═══ STUDY TEXT
Featured in both exhibitions are a number of portraits of “Kas” Kasmin, mostly drawings but including one (at the Met) of him in one side of a double bed. This may -- or may not -- be one of the closer artist/dealer relationships in art history, but whatever it was, the dealer’s entire family appears to have been the beneficiaries of it.

Featured in the Paul Kasmin show are a drawing of “Kas” with his wife Jane, and a drawing of Paul himself as a child—both originally gifts from the artist to his subjects.

The affectionate double portrait of Mr. and Mrs. Kasmin, done in 1965, is of particular interest because it adumbrates and foreshadows the larger and more formal paintings of paired individuals from the later 60s and the 70s that are such a highlight of the Met's exhibition.

Over on the left side of this lively drawing is what looks like the corner of a painting, but is it a Hockney -- or is it, perhaps, a Noland? During this period, these two widely disparate artists seem to have been friends, so the viewer is left to draw her or his own conclusions....

When I went over to live in London in 1969 for a couple of years, I was given an introduction to “Kas” Kasmin by Clement Greenberg. As a result I was put on the Kasmin Gallery’s mailing list, and invited to all its “private views” (as openings are called in England).

I hope Kas doesn’t regret putting me on that list, as I had some very pleasant evenings because of it, and a very dim memory of having once met Hockney, through some event that Kas had staged.

Could it have been some sort of scavenger hunt or treasure hunt? I seem to see Hockney, standing on a London street corner with a few other people on a chilly winter night, looking very handsome and young – almost boyish-looking, in fact.

This may be why I still think of him as an enfant terrible—and the opening gallery of the show at the Met doesn’t dispel this association.

It’s undergraduate work from the very early 60s, when the artist was a student at the Royal College of Art.

He seems to have been trying to combine a gestural style, such as may have been practiced by British as well as American abstract artists in the 50s, with the neo-dada obsession with commercial culture that was already gaining ground in the UK.

1956, in fact, had been the year that “pop” was born in London, in the form of “This Is Now.” This exhibition ( at the Whitechapel Gallery) had established Richard Hamilton & Eduardo Paolozzi as the leaders of a group of artists fascinated by advertising, commercial design, and other manifestations of popular culture.
══════
**EXERCISE BRIEF**.
Answer these from the text on the Hockney exhibitions:
1. In what year was the double portrait of Mr. and Mrs. Kasmin done?
2. Who gave the writer an introduction to "Kas" Kasmin?
3. At which gallery was the exhibition "This Is Now" held?
Nothing in the entries is needed.
═══ INPUT DATA
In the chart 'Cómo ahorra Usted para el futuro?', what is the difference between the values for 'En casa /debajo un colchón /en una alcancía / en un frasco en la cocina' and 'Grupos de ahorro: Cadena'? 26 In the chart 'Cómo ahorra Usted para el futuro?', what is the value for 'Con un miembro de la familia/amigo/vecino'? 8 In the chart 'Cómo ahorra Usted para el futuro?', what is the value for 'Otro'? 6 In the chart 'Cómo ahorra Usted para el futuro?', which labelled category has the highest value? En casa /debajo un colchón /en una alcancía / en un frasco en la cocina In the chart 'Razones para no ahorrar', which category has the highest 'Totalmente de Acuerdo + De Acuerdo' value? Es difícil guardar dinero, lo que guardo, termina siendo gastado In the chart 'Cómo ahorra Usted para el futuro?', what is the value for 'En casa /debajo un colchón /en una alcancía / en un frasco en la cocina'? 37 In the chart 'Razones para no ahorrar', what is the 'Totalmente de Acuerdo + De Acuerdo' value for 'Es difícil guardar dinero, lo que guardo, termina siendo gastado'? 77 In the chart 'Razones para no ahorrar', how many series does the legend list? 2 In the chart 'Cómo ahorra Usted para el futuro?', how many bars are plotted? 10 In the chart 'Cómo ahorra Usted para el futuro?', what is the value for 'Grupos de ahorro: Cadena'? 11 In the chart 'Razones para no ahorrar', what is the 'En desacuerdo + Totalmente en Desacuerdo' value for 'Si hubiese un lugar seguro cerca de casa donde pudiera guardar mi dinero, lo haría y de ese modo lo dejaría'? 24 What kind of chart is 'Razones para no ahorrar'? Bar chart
══════
═══ INPUT DATA
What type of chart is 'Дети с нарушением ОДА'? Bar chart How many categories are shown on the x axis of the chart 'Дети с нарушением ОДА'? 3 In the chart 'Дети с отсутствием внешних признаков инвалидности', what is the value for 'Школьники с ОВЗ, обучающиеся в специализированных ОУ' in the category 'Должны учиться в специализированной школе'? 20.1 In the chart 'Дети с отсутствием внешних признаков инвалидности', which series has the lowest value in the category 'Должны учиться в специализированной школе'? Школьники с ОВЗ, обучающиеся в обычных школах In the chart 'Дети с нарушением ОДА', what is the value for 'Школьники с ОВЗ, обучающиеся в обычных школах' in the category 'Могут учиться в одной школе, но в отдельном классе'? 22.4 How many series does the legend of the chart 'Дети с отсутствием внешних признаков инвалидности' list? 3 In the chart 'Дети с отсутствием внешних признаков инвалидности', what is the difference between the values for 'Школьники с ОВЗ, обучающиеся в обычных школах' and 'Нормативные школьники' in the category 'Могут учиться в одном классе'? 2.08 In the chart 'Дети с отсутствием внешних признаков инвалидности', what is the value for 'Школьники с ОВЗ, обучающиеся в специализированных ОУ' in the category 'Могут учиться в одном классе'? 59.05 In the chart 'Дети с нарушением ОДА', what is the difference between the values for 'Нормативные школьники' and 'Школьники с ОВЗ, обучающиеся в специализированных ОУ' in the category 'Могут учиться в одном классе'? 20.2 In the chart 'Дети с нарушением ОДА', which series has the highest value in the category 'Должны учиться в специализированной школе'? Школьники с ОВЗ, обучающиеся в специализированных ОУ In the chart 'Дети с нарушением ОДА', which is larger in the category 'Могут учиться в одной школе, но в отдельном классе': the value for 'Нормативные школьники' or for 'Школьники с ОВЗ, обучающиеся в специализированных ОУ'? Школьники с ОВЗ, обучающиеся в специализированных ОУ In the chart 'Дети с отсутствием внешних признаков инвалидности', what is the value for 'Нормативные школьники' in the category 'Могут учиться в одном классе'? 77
══════
**RESULT FOR THIS TASK**.
1. 1965
2. Clement Greenberg
3. The Whitechapel Gallery